Diana Melehaulani Soares "Mele" Carroll (May 9, 1964 - February 18, 2015) was an American politician from Oahu, Hawaii, and a Democratic member of the Hawaii House of Representatives from February 4, 2005, to February 1, 2015, representing District 13. Carroll was initially appointed by Governor Linda Lingle to the vacancy caused by the resignation of Sol Kahoohalahala. On February 1, 2015, Carroll resigned from the Hawaii Legislature due to complications from cancer treatment. On February 18, 2015, Carroll died of cancer.

==Education==
Carroll attended Hawaiʻi Community College and the University of Hawaiʻi at Mānoa.

==Elections==
- 2006 Carroll was unopposed for the September 26, 2006 Democratic Primary, winning with 3,081 votes, and won the November 7, 2006 General election with 4,717 votes (69.0%) against Republican nominee Ron Davis.

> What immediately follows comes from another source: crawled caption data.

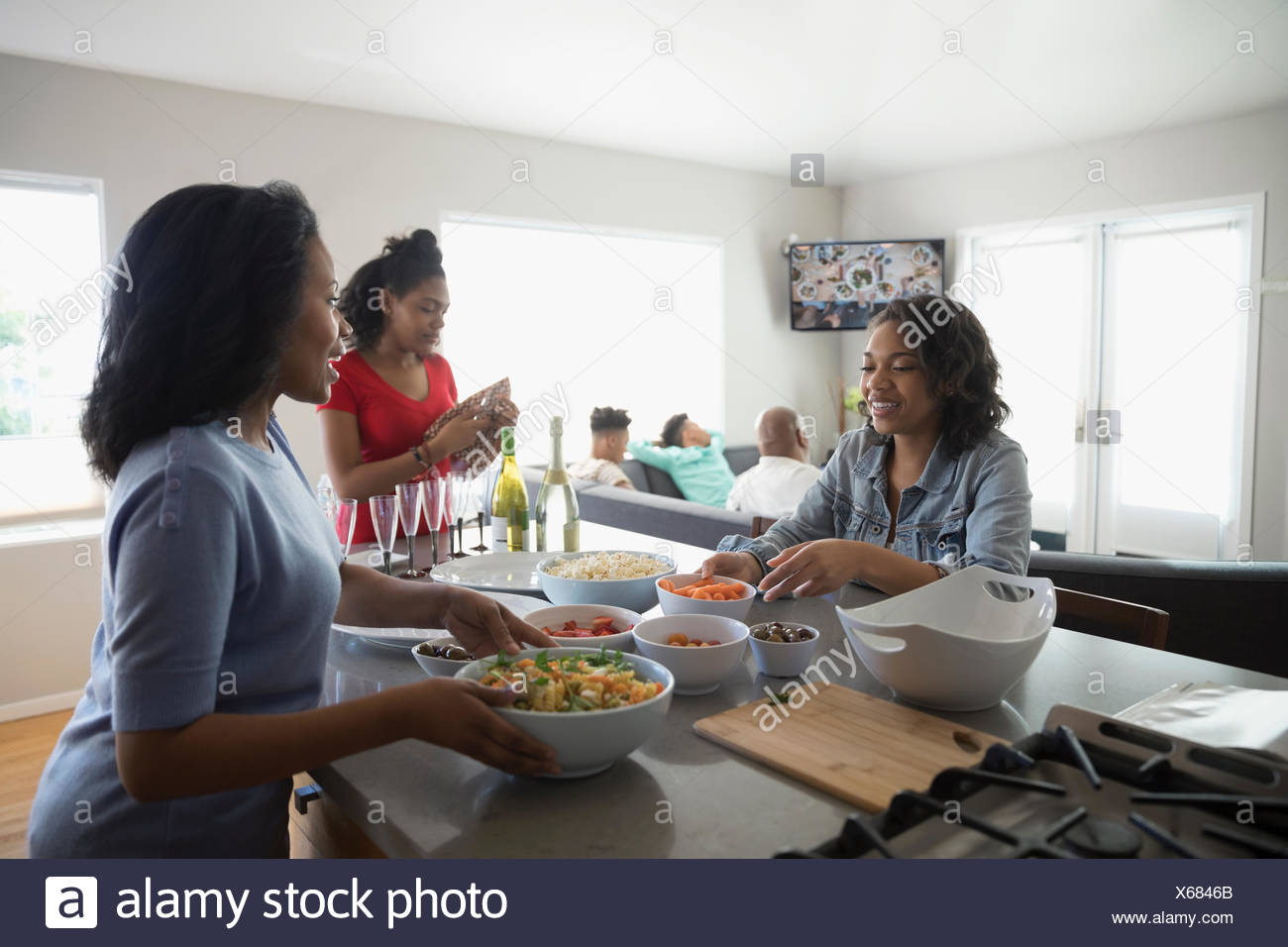 African American mother and teenage daughters cooking in kitchen - Stock Image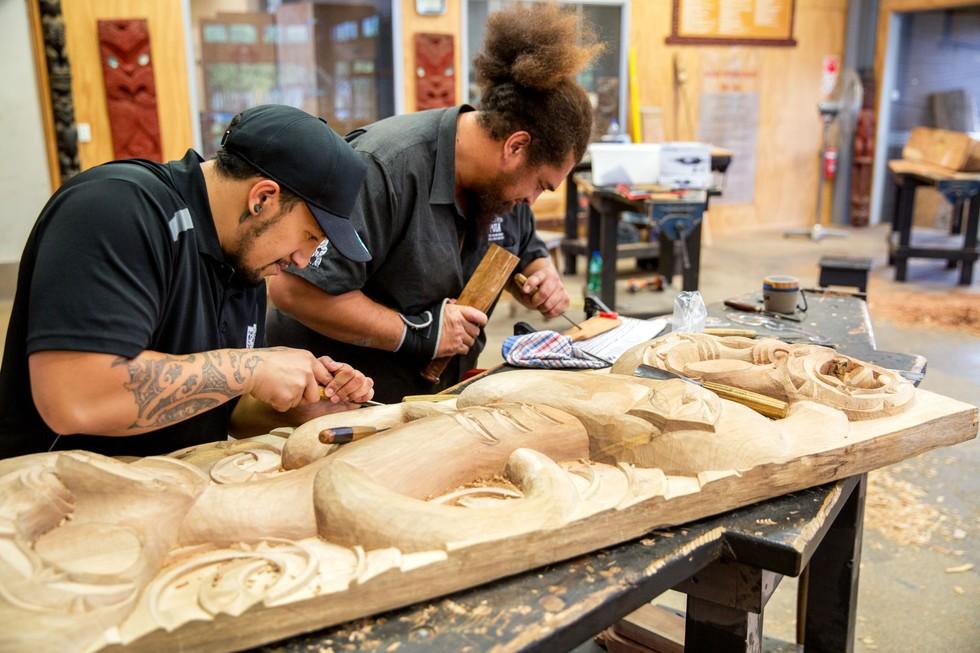 Two men carving at The Maori carving school at Te Puia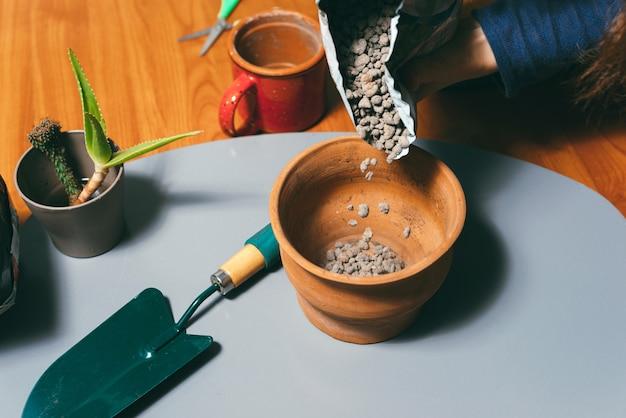Een foto van enkele steentjes die vrouw in een pot doet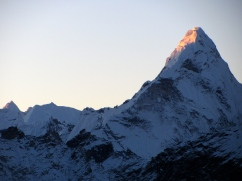 Fist fingers of the sun alighting on Amadablam.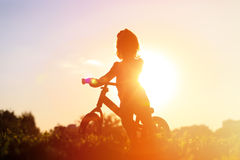 Little girl riding bike at sunset Stock Image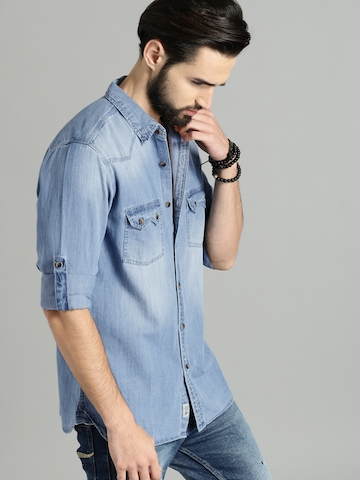 c90e643a171 30% OFF on Roadster Men Blue Regular Fit Faded Denim Casual Shirt on Myntra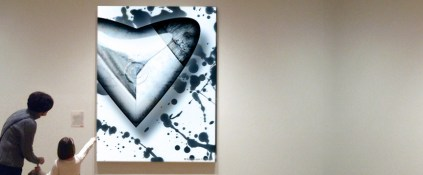 Mum and daughter in front of a huge Kyesos heart shaped artwork painting sticked on the wall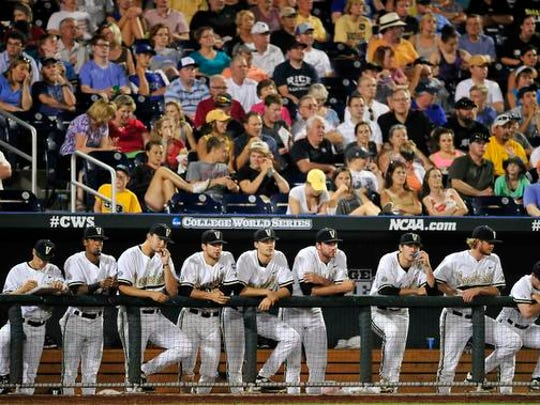 Vanderbilt players and fans are dejected after Virginia scores a run during the 7th inning in the last game of the College World Series at TD Ameritrade Park, Wednesday, June 24, 2015, in Omaha, Neb.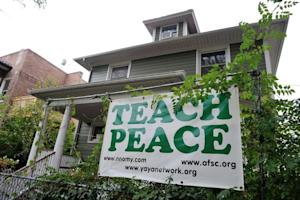A banner urging schools to 'teach peace' hangs across …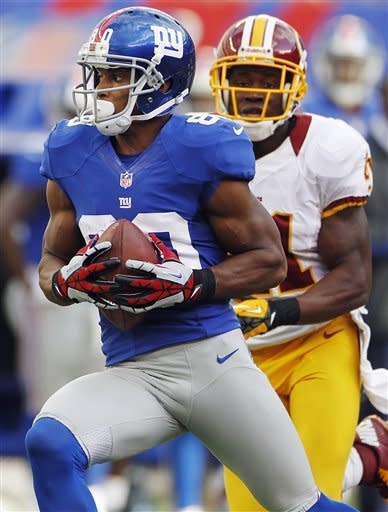 New York Giants wide receiver Victor Cruz (80) runs away from Washington Redskins' Madieu Williams (41) for a touchdown during the second half of an NFL football game, Sunday, Oct. 21, 2012, in East Rutherford, N.J. (AP Photo/Julio Cortez)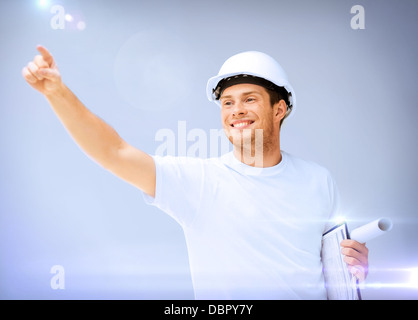 male architect in helmet with blueprint - Stock Photo
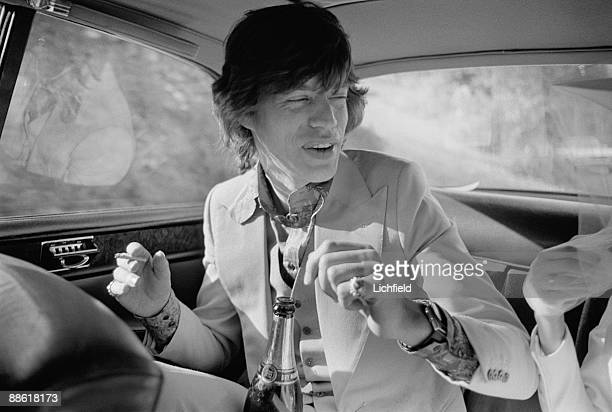 British rock musician Mick Jagger in the wedding car after his marriage to Nicaraguan model actress and human rights advocate Bianca Perez Morena de...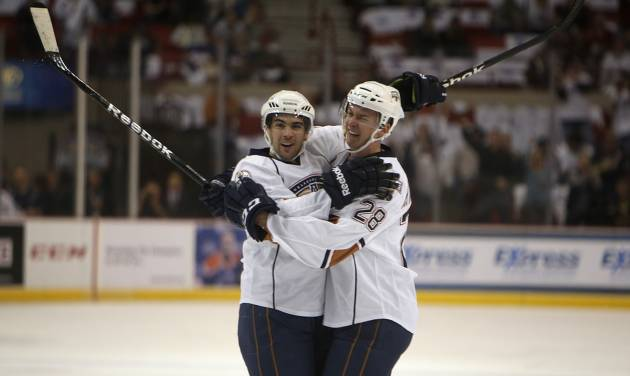 Oklahoma City's Justin Schultz (5) and Martin Marincin (28) celebrate after scoring a goal during a game between the Oklahoma City Barons and the San Antonio Rampage at the Cox Convention Center in Oklahoma City, Friday, Oct. 19, 2012.  Photo by Garett Fisbeck, The Oklahoman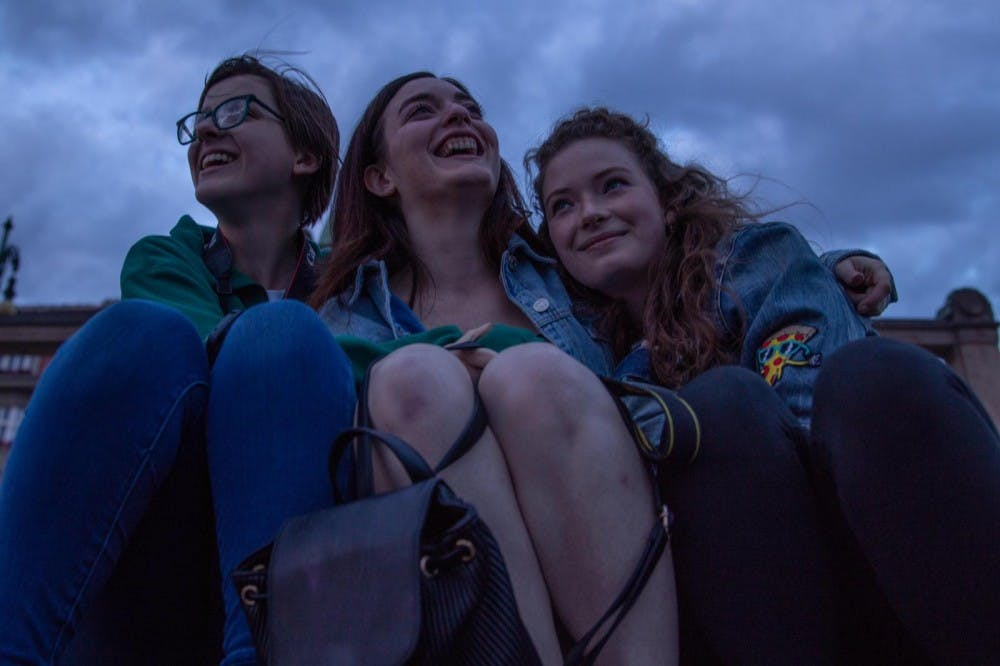 <p>Annie Barker (left), Haley Sinclair (middle) and Alyte Katilius (right) sit together in Prague on their photo communication in Europe study abroad.</p>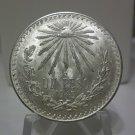 1943 #13 Unc.  Mexican Un Peso Silver Dollar.
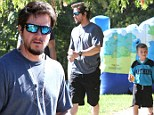 Safe and sound: Mark Wahlberg takes his son Michael to the park...while his brother Donnie's suffers Hurricane Sandy's aftermath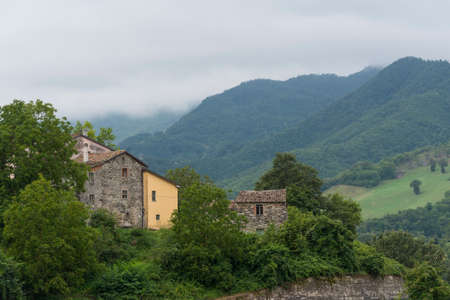 Mountain landscape in Montefeltro (Marches, Italy) at summer. Old village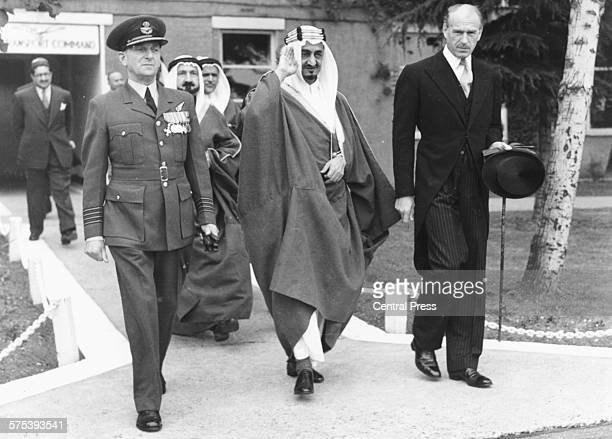 King Ibn Saud of Arabia with Marcus Chepke and Group Captain Hodgson walking to his aircraft after a state visit at Northolt Airport England August...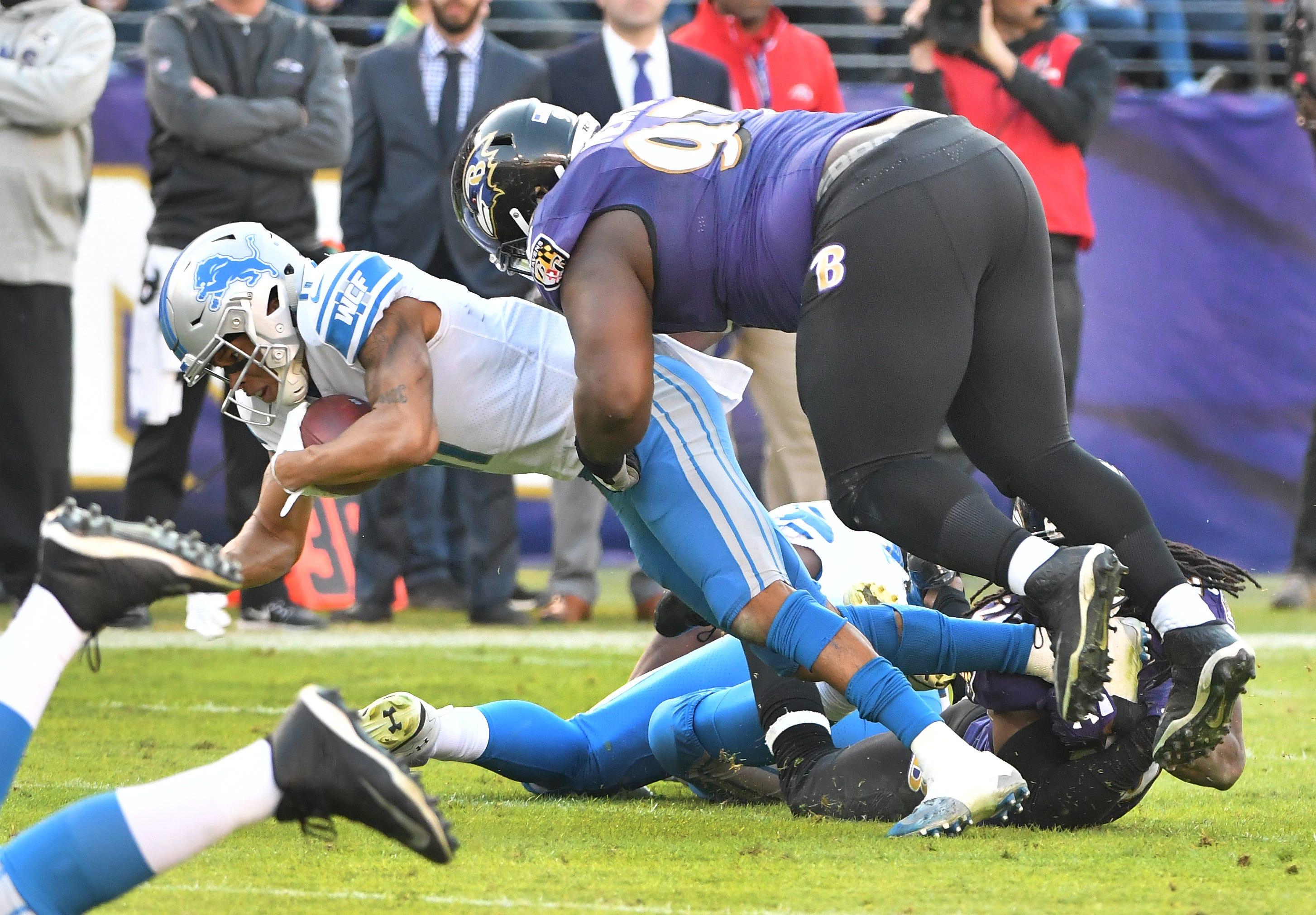 Lions' Marvin Jones Jr. is hit by Ravens' Michael Pierce
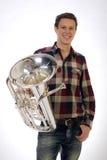 Ung man i dräkten som rymmer en trumpethorn Royaltyfri Fotografi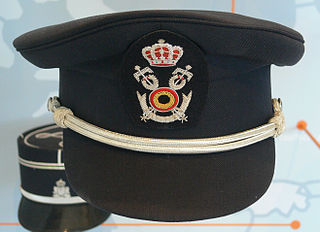 Peaked cap Form of uniform headgear with a short visor, crown, band, and insignia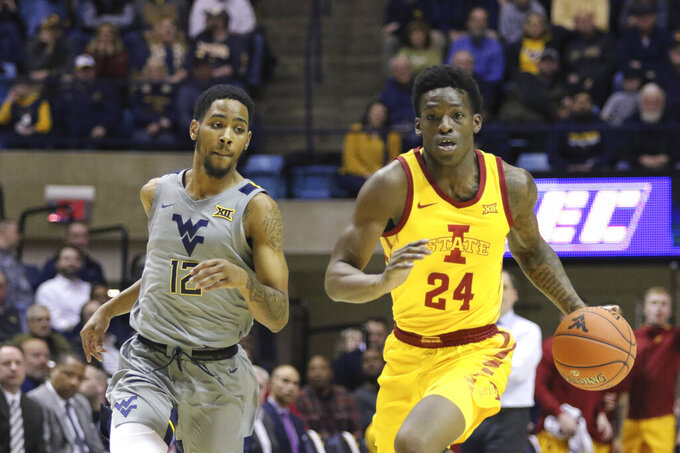 Iowa State guard Terrence Lewis (24) drives up court as he is defended by West Virginia guard Taz Sherman (12) during the first half of an NCAA college basketball game Wednesday, Feb. 5, 2020, in Morgantown, W.Va. (AP Photo/Kathleen Batten)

- 2008 Carroll was unopposed for both the September 20, 2008 Democratic Primary, winning with 1,898 votes, and the November 4, 2008 General election.
- 2010 Carroll was unopposed for the September 18, 2010 Democratic Primary, winning with 3,049 votes, and won the November 2, 2010 General election with 5,058 votes (71.2%) against Republican nominee Meiling Akuna, who had sought the seat in 2004.
- 2012 Carroll was unopposed for the August 11, 2012 Democratic Primary, winning with 2,683 votes, and won the November 6, 2012 General election with 5,787 votes (67.9%) against Republican nominee Simon Russell.